Third Interim Stat Pack for October Term 2018

This is a busy time for the Supreme Court, which is slated to provide decisions in 24 cases over the final two-week span of the term. This equates to over one third of its 69 argued cases with expected decisions. In the court’s last week of business before summer recess, the justices are expected to release 12 decisions, with eight still remaining.

The Supreme Court released its decision in Gundy v. United States last week, 261 days after the case was argued. This is three days longer than the court took last term with Gill v. Whitford and the longest it has taken the court to reach a decision in a case since 1993.

The justices have already written more dissents this term than in either of the past two terms. The leading justice in this category is Justice Stephen Breyer with nine dissents, followed by Justices Sonia Sotomayor and Neil Gorsuch with eight dissents each. Justice Clarence Thomas has written the most majority opinions so far with eight. He has also written the most 5-4 decisions with four. No other justice has written more than two 5-4 decisions so far this term. As I mentioned in a prior post, Thomas will set a record for himself in a term if he writes a fifth 5-4 decision.

Thomas also wrote the most total slip-opinion pages of the justices this term with 267 and the longest opinion this term with his dissent in Flowers v. Mississippi, which runs 42 pages.

The 5-4 decision coalitions look very different this term from last. With 16 of these decisions so far, the five more conservative justices (Chief Justice John Roberts, Thomas, Justice Samuel Alito, Gorsuch and Justice Brett Kavanaugh) voted together in six cases, while permutations of justices including the four more liberal justices (Justice Ruth Bader Ginsburg, Breyer, Sotomayor and Justice Elena Kagan) voted together in seven. This is quite a difference from OT 2017, when the five more conservative justices (with Justice Anthony Kennedy instead of Kavanaugh) voted together in 14 of the court’s 19 5-4 decisions, and the more liberal ones only voted together in the majority in three.

A few points are worth noting from the Justice Agreement Table.
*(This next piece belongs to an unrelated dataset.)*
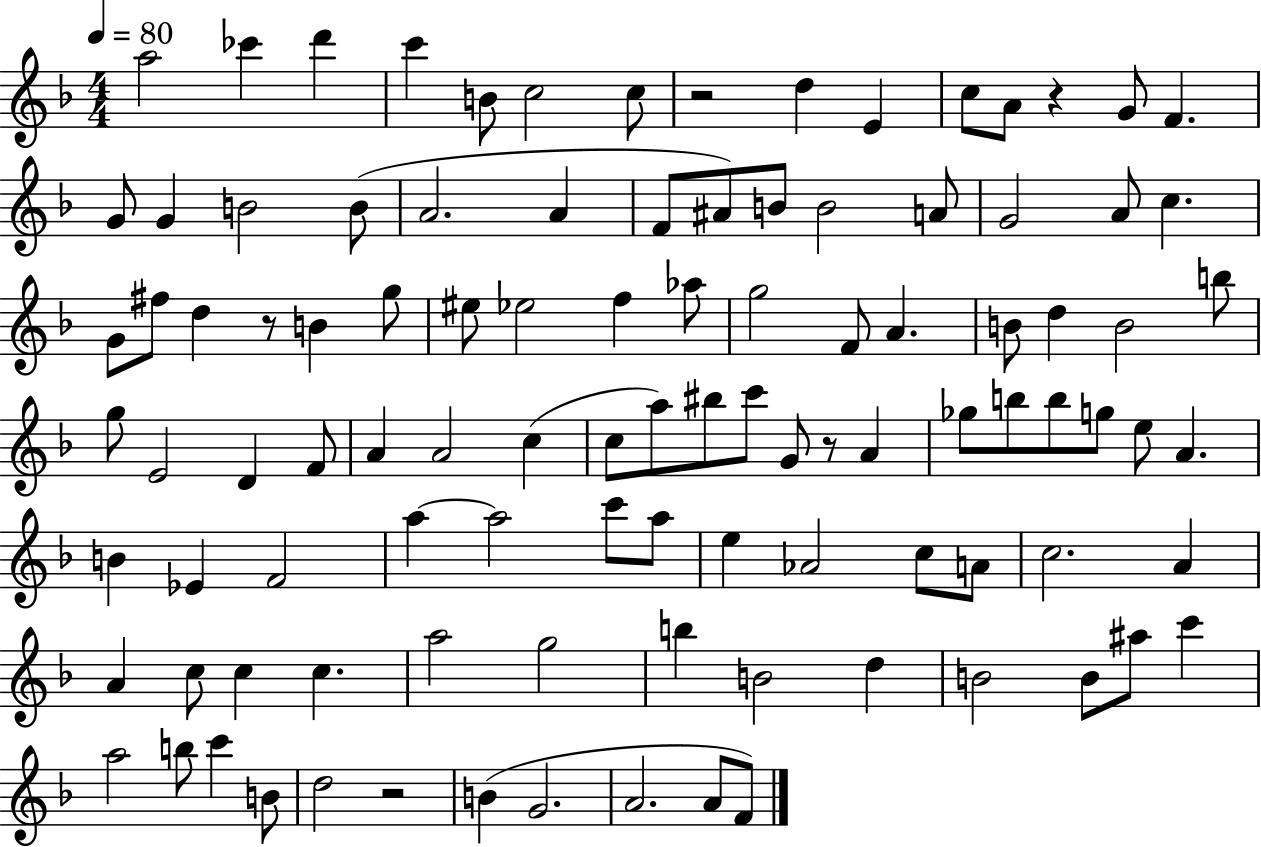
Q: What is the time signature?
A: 4/4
The justices with the highest agreement in full, part or judgment only are Roberts and Kavanaugh at 93 percent. By comparison the two newest justices, Gorsuch and Kavanaugh, were in agreement 72 percent of the time. The lowest agreement level is a tie between Thomas and Kagan, Sotomayor and Breyer each, at 53 percent apiece.

As usual, the Supreme Court has saved some of its biggest decisions for release in the final days of the term, including in the census and partisan-gerrymandering cases. After the final decisions of the term are released, we will have to wait until October before the court starts hearing arguments again in a new slate of cases, 37 of which have already been granted for next term, for a total of 29 arguments.